The latest development is the proposal of a new incident triage system called “COMET” in 2024, which leverages LLMs39.

Architecture of COMET

Architecture of COMET

One of COMET’s notable features is its effective handling of logs during triage. Logs of components related to the incident contain crucial information needed for triage, but handling these logs with machine learning models requires addressing original challenges such as trimming redundant logs, extracting important keywords, and dealing with data imbalances. COMET tackles these issues using a mix of existing log processing engines and LLMs (w/ In-Context Learning).

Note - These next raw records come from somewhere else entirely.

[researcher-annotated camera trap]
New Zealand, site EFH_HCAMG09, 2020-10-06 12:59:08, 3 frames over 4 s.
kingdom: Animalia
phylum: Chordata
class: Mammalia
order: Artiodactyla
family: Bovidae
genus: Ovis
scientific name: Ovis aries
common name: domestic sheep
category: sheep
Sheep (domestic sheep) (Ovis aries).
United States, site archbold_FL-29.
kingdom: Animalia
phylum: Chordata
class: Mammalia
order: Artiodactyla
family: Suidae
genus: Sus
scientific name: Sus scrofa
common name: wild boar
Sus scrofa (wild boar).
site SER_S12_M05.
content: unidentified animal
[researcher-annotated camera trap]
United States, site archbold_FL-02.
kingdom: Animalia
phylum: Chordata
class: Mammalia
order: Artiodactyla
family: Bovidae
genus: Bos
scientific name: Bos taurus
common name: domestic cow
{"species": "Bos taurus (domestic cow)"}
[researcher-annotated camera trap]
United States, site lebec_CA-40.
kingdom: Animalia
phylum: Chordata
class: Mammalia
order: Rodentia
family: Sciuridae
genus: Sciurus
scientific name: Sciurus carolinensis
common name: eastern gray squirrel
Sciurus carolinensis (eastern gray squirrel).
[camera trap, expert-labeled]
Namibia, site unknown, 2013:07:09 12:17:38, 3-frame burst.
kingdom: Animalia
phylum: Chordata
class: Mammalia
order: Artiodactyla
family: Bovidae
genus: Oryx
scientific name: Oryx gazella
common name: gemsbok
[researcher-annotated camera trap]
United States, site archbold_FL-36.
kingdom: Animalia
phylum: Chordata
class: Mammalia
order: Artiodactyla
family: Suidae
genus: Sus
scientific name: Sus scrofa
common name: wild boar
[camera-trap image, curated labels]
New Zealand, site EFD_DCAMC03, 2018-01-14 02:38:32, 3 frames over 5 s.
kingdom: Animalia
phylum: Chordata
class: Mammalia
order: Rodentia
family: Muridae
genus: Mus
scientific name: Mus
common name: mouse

Additionally, COMET provides a feature to report analysis results along with incident triage. In an actual incident management system, analysis results by COMET are presented as follows:

Report presented to on-call engineers by COMET

Report presented to on-call engineers by COMET

This exemplifies how COMET is not just a triage system but also provides critical insights. Performance evaluation has shown a 30% improvement in triage accuracy and up to a 35% reduction in TTM (Time-To-Mitigate). COMET is currently in operational use for internal services offering virtual machines.

Takeaway
Microsoft has developed a series of incident triage systems, including DeepCT, DeepTriage, DeepIP, TTMPred, and COMET. COMET, the latest system, leverages LLMs and effectively handles logs during triage, providing critical insights to on-call engineers.

Linking Associated Incidents Link to heading

Identifying and linking similar incidents is beneficial in many aspects of incident response. For instance:

  • Due to dependencies between services, incidents can cascade and spread across components (known as cascading failure).
  • The same issue can trigger mutiple alerts or be reported by multiple customers.
  • Related past incidents can provide crucial hints during investigation.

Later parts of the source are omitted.